Advances in large-scale language modeling is moving us closer to achieving a universal model for proteins. ESMFold, a protein structure prediction tool that utilizes the ESM-2 language model, is one of the most advanced models currently available. ESMFold’s training data is derived from UniRef, with a focus on UniRef50 clusters, which are non-redundant sets of protein sequences with at least 50% sequence identity to each other. The training process included the selection of sequences from around 43 million UniRef50 training groups, covering close to 138 million UniRef90 sequences, which amounts to nearly 65 million distinct sequences throughout the training period. ESMFold achieves a faster performance compared to AlphaFold as it is capable of conducting end-to-end atomic structure predictions straight from the sequence, bypassing the need for a multiple sequence alignment (MSA). These models learn so much about protein sequences and the evolutionary patterns that relate sequences to function, that then they don’t need sequence alignments at all in order to fold them. This leads to a more simplified neural architecture for inference, drastically reducing the time taken in the inference forward pass and removing the lengthy search for related proteins, which is a notable part of the process in AlphaFold -“This results in an improvement in speed of up to 60x on the inference forward pass alone, while also removing the search process for related proteins entirely, which can take over 10 minutes with the high-sensitivity pipelines used by AlphaFold” - Lin et al., 2022. In addition, AlphaFold 2 may struggle with ‘orphan proteins’, which lack multiple sequence alignments due to insufficient database sequences. Since ESMFold bypasses alignments, it may model orphan proteins more effectively. This, in turn, could inform and facilitate the de novo design of proteins with desired characteristics, thereby extending the reach and success of de novo protein design efforts.

Applications of Folding#

ESMFold is a revolutionary tool for folding that can be used by a diverse range of topics within biology, ranging from synthetic biology, neuroscience, enzyme engineering, immunology, virology, industrial biotechnology, etc. A great starting point for ESMFold is when scientist starts with a single sequence or library of designed sequences for which they wish to understand the 3D structure.

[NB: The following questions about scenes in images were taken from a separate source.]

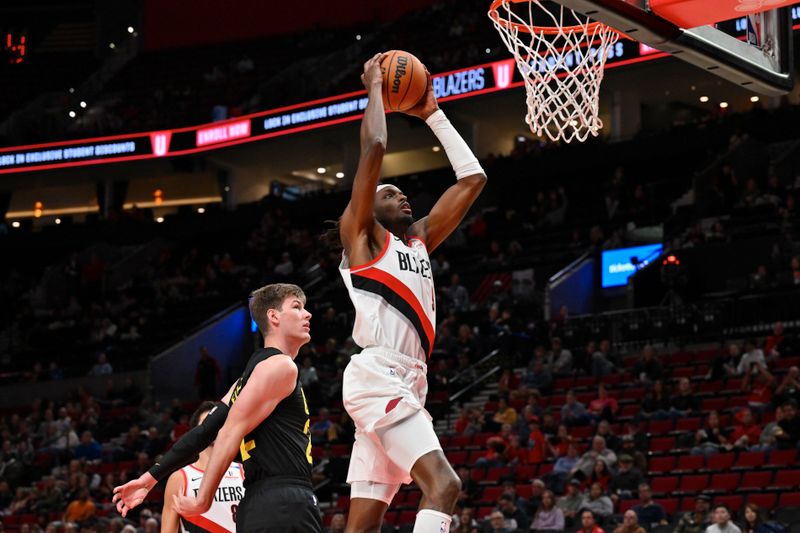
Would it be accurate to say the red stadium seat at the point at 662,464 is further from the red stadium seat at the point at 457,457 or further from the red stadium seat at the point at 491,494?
the red stadium seat at the point at 457,457

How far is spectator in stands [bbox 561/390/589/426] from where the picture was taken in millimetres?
16703

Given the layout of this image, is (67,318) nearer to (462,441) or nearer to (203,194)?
(203,194)

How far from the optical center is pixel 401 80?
579cm

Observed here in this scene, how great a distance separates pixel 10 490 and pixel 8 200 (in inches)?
777

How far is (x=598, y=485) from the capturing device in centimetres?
1387

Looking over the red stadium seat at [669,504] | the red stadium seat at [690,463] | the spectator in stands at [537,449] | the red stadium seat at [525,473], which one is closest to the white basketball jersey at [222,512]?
the red stadium seat at [669,504]

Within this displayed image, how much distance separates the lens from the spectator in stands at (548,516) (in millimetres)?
13695

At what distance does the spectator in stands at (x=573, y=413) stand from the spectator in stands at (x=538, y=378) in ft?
4.48

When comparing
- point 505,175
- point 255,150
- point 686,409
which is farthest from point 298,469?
point 255,150

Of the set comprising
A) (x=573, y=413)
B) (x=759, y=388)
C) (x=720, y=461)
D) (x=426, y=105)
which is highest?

  • Predict how post-translational modifications affect chaperone protein structure.

  • Analyze capsid protein folding of viruses like HIV, Influenza, and SARS-CoV-2.

  • Design novel self-assembling protein nanostructures by rapidly predicting their protein architectures.

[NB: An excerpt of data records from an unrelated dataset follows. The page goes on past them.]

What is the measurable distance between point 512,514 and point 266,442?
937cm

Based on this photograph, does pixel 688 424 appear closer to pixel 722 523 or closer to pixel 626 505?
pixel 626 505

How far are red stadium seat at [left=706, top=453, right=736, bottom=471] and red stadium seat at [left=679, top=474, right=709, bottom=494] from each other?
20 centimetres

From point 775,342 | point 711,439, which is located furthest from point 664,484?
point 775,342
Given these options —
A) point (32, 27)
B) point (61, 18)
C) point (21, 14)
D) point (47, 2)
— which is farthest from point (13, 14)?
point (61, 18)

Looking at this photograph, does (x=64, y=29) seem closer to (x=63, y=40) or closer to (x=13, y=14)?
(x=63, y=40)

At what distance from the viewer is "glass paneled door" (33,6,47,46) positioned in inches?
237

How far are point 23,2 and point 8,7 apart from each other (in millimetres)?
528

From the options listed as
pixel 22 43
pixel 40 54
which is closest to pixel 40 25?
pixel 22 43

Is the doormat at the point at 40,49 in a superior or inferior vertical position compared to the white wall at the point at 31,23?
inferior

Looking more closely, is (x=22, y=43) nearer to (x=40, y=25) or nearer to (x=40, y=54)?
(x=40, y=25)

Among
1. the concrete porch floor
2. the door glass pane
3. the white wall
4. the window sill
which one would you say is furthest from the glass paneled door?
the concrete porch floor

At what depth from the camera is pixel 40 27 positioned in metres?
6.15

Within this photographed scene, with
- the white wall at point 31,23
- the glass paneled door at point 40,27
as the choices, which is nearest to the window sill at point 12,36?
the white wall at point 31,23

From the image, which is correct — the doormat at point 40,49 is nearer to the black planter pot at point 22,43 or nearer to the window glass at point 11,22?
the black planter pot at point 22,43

  • Predict 3D structures of computationally designed enzyme sequences to assess if they fold into stable enzymes; by rapidly modeling many designs, ESMFold facilitates computational filtering and optimization of the lead de novo enzymes. (have a link to a tutorial page here).

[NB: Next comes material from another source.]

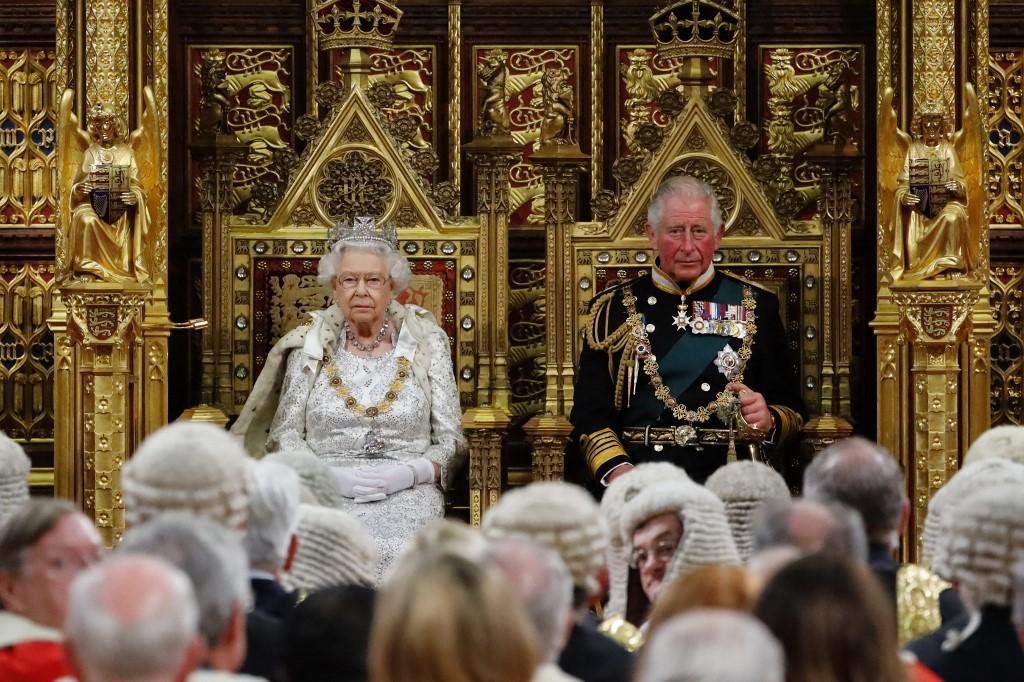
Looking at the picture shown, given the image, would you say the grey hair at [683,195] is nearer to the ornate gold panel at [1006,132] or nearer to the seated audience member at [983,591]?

  • Used in antibody engineering. Once CDR variants are designed computationally, scientists can use ESMFold to predict structures to filter and select optimal candidates. Can also predict structures for lead antibody variable domains.

BioLM Benefits#

The BioLM API is democratizing access to 3D structural modeling, with its rapid ESMFold API, bringing the power of structural biology to address diverse questions in protein science, biomedicine, synthetic biology, and beyond. The API can be used by biologists, data scientists, engineers, etc. The key values of the BioLM API is speed, scalability and cost.

  • The API allows 1440 folds per minute, or 2M per day (Figure 1).

  • The BioLM API allows scientists to programmatically interact with ESMFold, making it easier to integrate the model into their scientific workflows. The API accelerates workflow, allows for customization, and is designed to be highly scalable.

  • Our unique API UI Chat allows users to interact with our API and access multiple language models without the need to code!

  • The benefit of having access to multiple GPUs is parallel processing. Each GPU can handle a different protein folding simulation, allowing for folding dozens of proteins in parallel.